PROBLEM DESCRIPTION: Write the next part of the passage on Citi Bike usage analysis, picking up after its final sentence.

SELECTED PASSAGE:
◇ ◇ ◇ ◇ ◇

Linking Data to Research Questions

Our research seeks to uncover and visualize trends in bike-sharing usage across various regions and stations in New York City over time. The structured time-series data enables us to conduct comprehensive analyses, such as identifying peak usage times, understanding seasonal variations, and detecting long-term usage trends.

Utilizing Visualizations

The attached visualization exemplifies our approach. It displays the average hourly inflow traffic frequency at Citi Bike stations since 2013, offering insights into the spatial and temporal patterns of bike usage in New York City. We would like to dig into these patterns and explore how the frequency of usage got affected by time.

Analyzing Live Data

Incorporating real-time data from the Live API allows us to extend our analysis to current usage patterns, further enriching our understanding of the system’s dynamics and assisting in predictive modeling for future trends.

This data-driven approach provides a robust foundation for answering our core research questions about the usage patterns of New York City’s bike-sharing system and contributes to a deeper understanding of urban mobility.

2.3 Missing Value Analysis

In our analysis of the Ci-ti Bike data, we focus on the transformation of raw transaction data into a more aggregated and analyzable format. Each transaction in the dataset represents a discrete bike usage event, with details such as time, location, and duration. To construct a meaningful analysis framework, we aggregate these individual transactions into hourly inflow counts for each station.

◇ ◇ ◇ ◇ ◇

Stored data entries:
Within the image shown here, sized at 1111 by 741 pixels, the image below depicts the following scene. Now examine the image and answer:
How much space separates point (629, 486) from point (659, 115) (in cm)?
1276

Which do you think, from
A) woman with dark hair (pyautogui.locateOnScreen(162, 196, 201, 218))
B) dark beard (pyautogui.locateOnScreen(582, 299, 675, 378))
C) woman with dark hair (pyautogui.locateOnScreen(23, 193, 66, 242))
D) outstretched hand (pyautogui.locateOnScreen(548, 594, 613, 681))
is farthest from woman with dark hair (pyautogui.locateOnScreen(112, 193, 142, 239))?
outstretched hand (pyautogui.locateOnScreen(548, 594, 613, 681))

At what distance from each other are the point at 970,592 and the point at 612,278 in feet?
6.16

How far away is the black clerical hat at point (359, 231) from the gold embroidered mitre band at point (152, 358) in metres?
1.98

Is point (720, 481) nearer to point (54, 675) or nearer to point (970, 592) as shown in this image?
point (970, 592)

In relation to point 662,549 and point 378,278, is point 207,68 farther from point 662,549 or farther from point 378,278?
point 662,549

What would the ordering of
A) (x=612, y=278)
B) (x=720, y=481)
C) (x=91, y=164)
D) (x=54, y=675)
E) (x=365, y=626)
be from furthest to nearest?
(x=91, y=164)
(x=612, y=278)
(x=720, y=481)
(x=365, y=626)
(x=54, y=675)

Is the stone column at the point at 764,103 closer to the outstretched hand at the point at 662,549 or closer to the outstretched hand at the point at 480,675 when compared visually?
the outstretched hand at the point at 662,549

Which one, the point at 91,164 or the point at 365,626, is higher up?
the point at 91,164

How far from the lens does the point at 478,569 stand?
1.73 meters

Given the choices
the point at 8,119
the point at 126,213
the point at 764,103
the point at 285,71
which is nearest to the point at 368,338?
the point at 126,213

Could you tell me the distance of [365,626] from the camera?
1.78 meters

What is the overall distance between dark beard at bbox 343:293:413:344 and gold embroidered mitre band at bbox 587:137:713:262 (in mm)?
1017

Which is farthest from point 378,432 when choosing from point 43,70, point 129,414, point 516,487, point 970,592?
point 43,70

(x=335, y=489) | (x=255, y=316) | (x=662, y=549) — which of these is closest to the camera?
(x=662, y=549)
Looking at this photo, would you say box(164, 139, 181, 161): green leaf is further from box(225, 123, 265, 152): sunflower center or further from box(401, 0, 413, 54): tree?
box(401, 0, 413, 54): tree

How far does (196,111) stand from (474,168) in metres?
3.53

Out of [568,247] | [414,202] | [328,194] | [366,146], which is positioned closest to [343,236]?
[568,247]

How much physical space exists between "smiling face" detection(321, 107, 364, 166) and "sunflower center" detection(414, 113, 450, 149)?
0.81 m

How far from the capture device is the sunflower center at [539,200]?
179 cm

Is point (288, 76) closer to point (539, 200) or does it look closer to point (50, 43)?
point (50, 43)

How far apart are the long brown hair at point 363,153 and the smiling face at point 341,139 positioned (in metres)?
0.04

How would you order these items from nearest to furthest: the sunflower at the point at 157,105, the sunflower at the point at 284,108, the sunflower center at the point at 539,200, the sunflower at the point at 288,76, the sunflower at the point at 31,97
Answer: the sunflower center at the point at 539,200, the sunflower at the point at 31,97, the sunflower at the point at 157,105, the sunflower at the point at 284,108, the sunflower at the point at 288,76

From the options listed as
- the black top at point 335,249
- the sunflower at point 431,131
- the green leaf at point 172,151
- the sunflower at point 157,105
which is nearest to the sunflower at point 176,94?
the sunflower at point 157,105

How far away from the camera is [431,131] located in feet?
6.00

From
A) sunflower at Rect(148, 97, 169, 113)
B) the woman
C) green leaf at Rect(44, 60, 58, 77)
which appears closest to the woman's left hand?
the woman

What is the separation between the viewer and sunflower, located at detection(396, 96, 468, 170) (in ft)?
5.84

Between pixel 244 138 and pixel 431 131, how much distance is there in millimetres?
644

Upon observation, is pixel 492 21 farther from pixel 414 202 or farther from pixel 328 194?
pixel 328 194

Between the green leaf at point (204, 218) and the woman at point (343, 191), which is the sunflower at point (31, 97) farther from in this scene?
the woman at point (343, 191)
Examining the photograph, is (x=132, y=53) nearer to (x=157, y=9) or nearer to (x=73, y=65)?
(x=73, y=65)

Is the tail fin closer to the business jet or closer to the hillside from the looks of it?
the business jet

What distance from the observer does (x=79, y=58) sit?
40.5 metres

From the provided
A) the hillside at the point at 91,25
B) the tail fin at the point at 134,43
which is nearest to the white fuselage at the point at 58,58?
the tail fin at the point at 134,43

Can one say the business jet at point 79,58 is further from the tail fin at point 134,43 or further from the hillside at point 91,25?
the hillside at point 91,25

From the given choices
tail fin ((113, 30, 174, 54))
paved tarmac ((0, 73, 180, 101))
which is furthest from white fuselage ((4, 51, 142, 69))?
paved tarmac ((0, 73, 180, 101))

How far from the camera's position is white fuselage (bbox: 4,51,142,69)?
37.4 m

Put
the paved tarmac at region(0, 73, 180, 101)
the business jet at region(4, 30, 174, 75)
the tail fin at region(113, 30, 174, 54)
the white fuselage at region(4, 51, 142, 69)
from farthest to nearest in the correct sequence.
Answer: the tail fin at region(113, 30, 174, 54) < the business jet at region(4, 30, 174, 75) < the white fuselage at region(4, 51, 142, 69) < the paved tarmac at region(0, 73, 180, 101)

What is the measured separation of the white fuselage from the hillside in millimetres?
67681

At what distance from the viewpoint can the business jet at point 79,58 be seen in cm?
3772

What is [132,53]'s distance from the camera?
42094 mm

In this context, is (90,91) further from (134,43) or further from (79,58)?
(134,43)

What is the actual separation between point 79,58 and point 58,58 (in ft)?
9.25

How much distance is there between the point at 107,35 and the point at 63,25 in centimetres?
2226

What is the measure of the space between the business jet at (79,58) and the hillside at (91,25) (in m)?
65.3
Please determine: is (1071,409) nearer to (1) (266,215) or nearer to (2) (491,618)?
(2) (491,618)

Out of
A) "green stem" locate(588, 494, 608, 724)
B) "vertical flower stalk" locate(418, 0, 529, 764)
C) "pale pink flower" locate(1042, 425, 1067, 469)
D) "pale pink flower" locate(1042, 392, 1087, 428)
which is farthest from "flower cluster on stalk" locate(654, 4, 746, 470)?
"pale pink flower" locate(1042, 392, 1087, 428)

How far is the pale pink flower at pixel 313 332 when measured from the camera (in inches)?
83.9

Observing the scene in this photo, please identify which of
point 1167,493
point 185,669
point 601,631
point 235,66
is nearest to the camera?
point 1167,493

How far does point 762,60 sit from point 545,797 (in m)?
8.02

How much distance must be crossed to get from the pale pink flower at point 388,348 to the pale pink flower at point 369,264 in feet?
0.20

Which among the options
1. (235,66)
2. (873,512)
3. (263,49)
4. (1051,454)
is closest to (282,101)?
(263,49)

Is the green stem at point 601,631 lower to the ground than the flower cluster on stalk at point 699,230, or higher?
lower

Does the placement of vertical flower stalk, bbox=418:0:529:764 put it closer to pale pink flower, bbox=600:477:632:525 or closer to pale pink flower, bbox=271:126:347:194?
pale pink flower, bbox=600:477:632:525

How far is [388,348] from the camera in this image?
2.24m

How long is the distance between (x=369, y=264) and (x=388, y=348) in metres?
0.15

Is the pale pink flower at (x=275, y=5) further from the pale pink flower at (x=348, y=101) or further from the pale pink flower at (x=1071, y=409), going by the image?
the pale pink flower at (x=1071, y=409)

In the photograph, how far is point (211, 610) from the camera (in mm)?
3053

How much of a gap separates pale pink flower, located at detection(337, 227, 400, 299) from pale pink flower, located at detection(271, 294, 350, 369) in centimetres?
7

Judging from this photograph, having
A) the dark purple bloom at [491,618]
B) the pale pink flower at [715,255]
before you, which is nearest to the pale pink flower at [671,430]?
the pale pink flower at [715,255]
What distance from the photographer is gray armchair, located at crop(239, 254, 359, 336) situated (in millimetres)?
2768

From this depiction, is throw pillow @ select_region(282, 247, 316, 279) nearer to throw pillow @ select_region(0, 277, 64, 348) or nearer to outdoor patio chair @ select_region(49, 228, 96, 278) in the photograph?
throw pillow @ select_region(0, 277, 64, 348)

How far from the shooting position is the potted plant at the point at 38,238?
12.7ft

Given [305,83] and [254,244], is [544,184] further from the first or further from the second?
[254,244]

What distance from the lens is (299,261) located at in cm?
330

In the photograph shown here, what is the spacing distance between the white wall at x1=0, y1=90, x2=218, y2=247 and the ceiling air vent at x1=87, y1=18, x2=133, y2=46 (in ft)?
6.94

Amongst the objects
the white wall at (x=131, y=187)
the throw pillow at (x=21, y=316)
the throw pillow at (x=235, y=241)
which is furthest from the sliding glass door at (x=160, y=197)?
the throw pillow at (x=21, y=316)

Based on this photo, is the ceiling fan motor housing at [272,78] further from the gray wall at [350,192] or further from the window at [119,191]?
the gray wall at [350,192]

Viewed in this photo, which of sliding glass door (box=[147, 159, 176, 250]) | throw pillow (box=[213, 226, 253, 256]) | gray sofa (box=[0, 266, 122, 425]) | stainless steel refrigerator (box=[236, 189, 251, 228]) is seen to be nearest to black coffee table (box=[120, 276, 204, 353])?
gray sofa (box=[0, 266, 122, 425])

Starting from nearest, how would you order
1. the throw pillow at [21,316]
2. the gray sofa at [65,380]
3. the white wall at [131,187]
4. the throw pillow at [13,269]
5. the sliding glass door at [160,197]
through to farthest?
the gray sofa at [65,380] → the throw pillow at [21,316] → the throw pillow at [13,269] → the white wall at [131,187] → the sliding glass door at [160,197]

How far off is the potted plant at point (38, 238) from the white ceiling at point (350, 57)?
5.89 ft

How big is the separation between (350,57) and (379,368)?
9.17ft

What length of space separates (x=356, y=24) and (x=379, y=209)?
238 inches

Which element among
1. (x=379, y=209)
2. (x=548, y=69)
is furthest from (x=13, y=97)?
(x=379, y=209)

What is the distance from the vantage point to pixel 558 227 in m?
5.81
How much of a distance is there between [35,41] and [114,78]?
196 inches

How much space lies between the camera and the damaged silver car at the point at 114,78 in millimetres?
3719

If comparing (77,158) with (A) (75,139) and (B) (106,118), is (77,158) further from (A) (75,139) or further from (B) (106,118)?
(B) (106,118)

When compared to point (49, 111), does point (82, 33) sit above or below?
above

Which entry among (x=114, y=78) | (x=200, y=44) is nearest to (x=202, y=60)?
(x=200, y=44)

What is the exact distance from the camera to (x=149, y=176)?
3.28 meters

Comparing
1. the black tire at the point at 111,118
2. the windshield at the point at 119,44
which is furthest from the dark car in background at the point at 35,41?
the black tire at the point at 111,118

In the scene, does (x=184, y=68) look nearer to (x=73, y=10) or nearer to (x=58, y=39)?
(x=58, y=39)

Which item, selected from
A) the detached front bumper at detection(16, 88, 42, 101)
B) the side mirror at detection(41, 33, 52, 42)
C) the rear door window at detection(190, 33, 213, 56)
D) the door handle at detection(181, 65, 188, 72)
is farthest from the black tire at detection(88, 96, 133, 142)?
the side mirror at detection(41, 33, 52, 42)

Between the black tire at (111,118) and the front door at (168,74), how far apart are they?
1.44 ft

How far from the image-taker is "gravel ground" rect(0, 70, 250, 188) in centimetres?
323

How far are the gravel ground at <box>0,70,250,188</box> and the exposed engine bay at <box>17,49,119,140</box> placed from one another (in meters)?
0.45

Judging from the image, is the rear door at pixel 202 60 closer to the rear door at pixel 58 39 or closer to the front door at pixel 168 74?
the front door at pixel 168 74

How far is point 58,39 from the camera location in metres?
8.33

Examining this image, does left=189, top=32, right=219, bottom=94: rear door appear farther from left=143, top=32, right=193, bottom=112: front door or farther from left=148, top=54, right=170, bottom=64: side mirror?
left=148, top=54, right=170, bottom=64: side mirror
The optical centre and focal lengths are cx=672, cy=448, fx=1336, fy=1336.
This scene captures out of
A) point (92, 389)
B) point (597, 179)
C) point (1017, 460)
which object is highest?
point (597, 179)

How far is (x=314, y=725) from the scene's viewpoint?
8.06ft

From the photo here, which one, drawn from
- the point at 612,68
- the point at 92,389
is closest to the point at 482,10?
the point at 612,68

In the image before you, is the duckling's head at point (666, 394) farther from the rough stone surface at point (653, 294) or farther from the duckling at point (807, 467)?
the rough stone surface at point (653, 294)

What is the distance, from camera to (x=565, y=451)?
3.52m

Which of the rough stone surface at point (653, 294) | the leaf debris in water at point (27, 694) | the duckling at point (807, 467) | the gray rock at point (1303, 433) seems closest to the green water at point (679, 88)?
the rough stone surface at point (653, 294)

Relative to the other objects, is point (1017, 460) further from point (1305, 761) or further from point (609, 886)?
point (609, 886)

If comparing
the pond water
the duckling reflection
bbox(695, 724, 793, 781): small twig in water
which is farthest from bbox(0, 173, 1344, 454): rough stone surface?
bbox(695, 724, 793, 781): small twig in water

◇ ◇ ◇ ◇ ◇

EXERCISE ANSWER:
Characteristics of Raw Data:

The raw data is transactional, with each entry representing a distinct bike usage event.
This dataset does not contain any ‘NA’ values, indicating a comprehensive record of all transactions recorded by the system.

Transformation Process:

We process this data by summing and filtering transactions to attain an hourly inflow count per station.
This aggregation smoothens the data for time-series analysis, focusing on broader usage trends rather than individual transactions.

Challenges in Missing Data Identification:

A critical limitation of this approach is the inability to distinguish between a non-recorded transaction and a genuine absence of transactions. If a bike is used but the transaction is not recorded due to any system error, it is indistinguishable from a time frame where no bike usage occurred.
Consequently, as data analysts, we cannot definitively assert whether a gap in the data is due to a recording failure or actual inactivity.

Observations of Missing Data:

Upon reducing the transaction data from a per-second basis to an hourly format, we observed gaps in the data, where certain dates appear to be skipped.
These missing values could represent days with extremely low or no activity at specific stations, or they might indicate periods where data was not recorded or collected due to technical issues.

Although there is no documented explanation for the clusters of missing data, our team has hypothesized potential reasons for these gaps, though no clear pattern of missing data is evident.

Region 1 (as shown in the image below) aligns with the lock-down period in New York City during the COVID-19 pandemic, particularly through the summer months. This period likely is missing due to bike usage restrictions due to public health restrictions and changes in commuting patterns, potentially resulting in sparse data during this period.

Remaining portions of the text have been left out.